## Objetivo indicado 1
Reproduza fielmente o trecho do texto sobre as personagens de televisão levadas ao cinema compreendido entre "Quando as personagens" e "ou O Mordomo.", incluindo ambos.
## Objetivo indicado 2
Segundo o texto sobre as personagens de televisão levadas ao cinema, quem realizou o filme 7 Pecados Rurais?
## Objetivo indicado 3
Dê continuidade ao texto sobre as personagens de televisão levadas ao cinema a partir do ponto em que termina.

## Texto fornecido
-------
Quando as personagens da TV têm mais do que uma vida
De Curral de Moinas para todo o Portugal, de uma rubrica na Praça da Alegria às salas de cinema por todo o País. É este o percurso de Quim Roscas e Zeca Estacionâncio, as duas personagens interpretadas por João Paulo Rodrigues e Pedro Alves que estão neste momento a fazer sucesso no cinema. Em três semanas de exibição, 7 Pecados Rurais, realizado por Nicolau Breyner, já superou a marca dos 200 mil espectadores e é o 10.º filme mais visto do ano em Portugal, superando títulos como Homem de Ferro 3 ou O Mordomo.
Também do outro lado do Atlântico, o mordomo homossexual Crô, personagem de Marcelo Serrado na novela Fina Estampa, que chegou ao fim na antena da SIC em março deste ano, saltou da televisão para o grande ecrã. Mas, afinal, o que está por trás desta "viagem" que leva personagens televisivas de sucesso a serem transportadas para o cinema? Por que razão é que, ao contrário do que acontece em países como os EUA, por cá ainda são poucos os exemplos?
-------
Entradas de um conjunto de dados
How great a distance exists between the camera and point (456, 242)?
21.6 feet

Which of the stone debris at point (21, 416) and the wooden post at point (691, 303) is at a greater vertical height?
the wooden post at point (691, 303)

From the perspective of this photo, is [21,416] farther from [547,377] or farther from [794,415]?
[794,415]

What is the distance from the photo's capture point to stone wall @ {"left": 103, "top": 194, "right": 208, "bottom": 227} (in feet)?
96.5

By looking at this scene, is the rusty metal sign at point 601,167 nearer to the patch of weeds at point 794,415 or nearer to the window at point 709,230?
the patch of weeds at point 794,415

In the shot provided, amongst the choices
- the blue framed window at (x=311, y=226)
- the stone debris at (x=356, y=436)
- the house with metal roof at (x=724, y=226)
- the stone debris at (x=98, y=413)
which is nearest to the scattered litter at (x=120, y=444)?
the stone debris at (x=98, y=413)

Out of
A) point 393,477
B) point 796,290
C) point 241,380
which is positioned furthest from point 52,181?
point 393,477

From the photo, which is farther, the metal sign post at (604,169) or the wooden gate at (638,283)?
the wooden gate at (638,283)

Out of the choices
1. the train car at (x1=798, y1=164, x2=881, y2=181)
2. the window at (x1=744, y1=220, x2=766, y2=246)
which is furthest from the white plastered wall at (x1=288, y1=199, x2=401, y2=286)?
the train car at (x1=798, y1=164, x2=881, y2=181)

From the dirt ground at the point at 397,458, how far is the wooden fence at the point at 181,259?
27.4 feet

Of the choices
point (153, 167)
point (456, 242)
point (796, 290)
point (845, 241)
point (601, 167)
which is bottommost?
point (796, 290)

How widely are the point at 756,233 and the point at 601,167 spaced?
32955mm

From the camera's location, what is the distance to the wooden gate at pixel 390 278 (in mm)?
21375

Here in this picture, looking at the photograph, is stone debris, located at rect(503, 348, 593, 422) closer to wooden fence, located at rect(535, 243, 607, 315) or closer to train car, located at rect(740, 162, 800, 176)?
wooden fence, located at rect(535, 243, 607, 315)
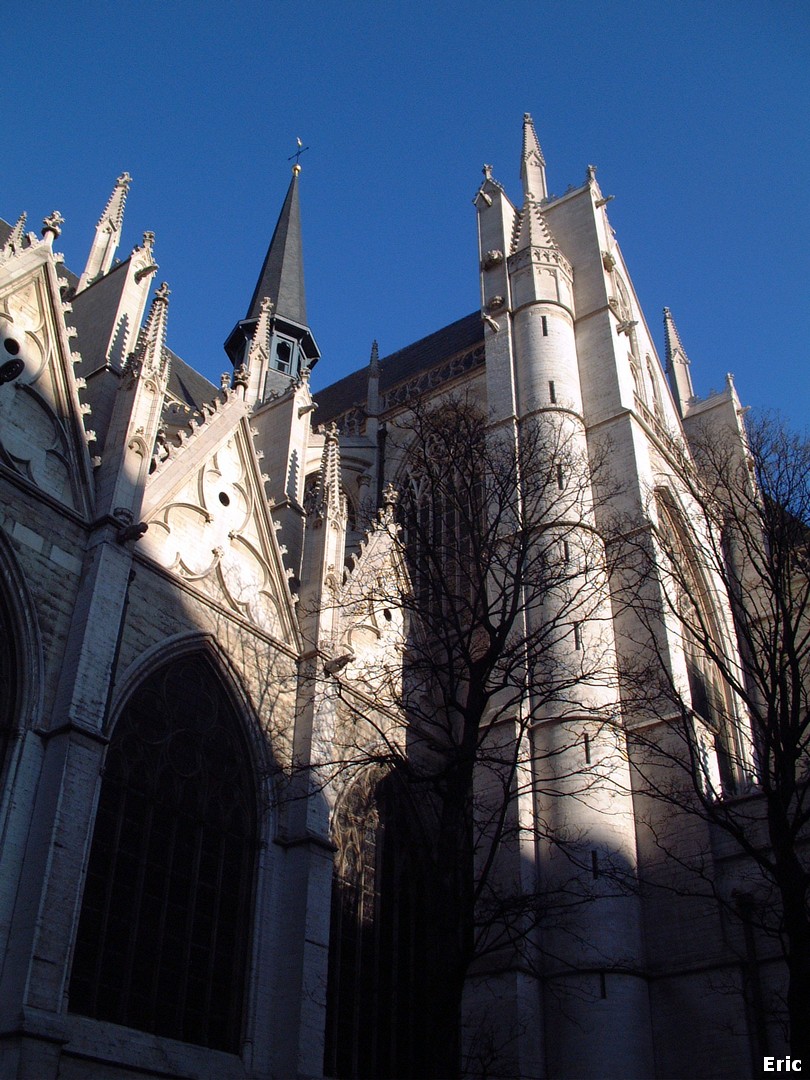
-------
## Resultado 1
Quando as personagens da TV têm mais do que uma vida
De Curral de Moinas para todo o Portugal, de uma rubrica na Praça da Alegria às salas de cinema por todo o País. É este o percurso de Quim Roscas e Zeca Estacionâncio, as duas personagens interpretadas por João Paulo Rodrigues e Pedro Alves que estão neste momento a fazer sucesso no cinema. Em três semanas de exibição, 7 Pecados Rurais, realizado por Nicolau Breyner, já superou a marca dos 200 mil espectadores e é o 10.º filme mais visto do ano em Portugal, superando títulos como Homem de Ferro 3 ou O Mordomo.

## Resultado 2
Nicolau Breyner.

## Resultado 3
João Paulo Rodrigues defende que é o público quem faz a diferença na hora de (re)ver as personagens nascidas em televisão. "O Curral de Moinas, pode dizer-se, já faz parte da cultura portuguesa. Sabíamos que ia ser uma boa aposta recuperar este universo. Toda a gente que nos abordava na rua pedia o regresso do Telerural e por isso quisemos trazer as personagens para o filme", atira o ator. O desejo da dupla concretizou-se e os números de bilheteira estão a provar de que estavam certos. "Não tenho dúvidas de que as pessoas foram ao cinema por conhecer as personagens na televisão. Os primeiros a ir ver 7 Pecados Rurais foram aqueles que queriam voltar a ver o Quim, o Zeca e o emblemático Curral de Moinas", defende o ator e o humorista.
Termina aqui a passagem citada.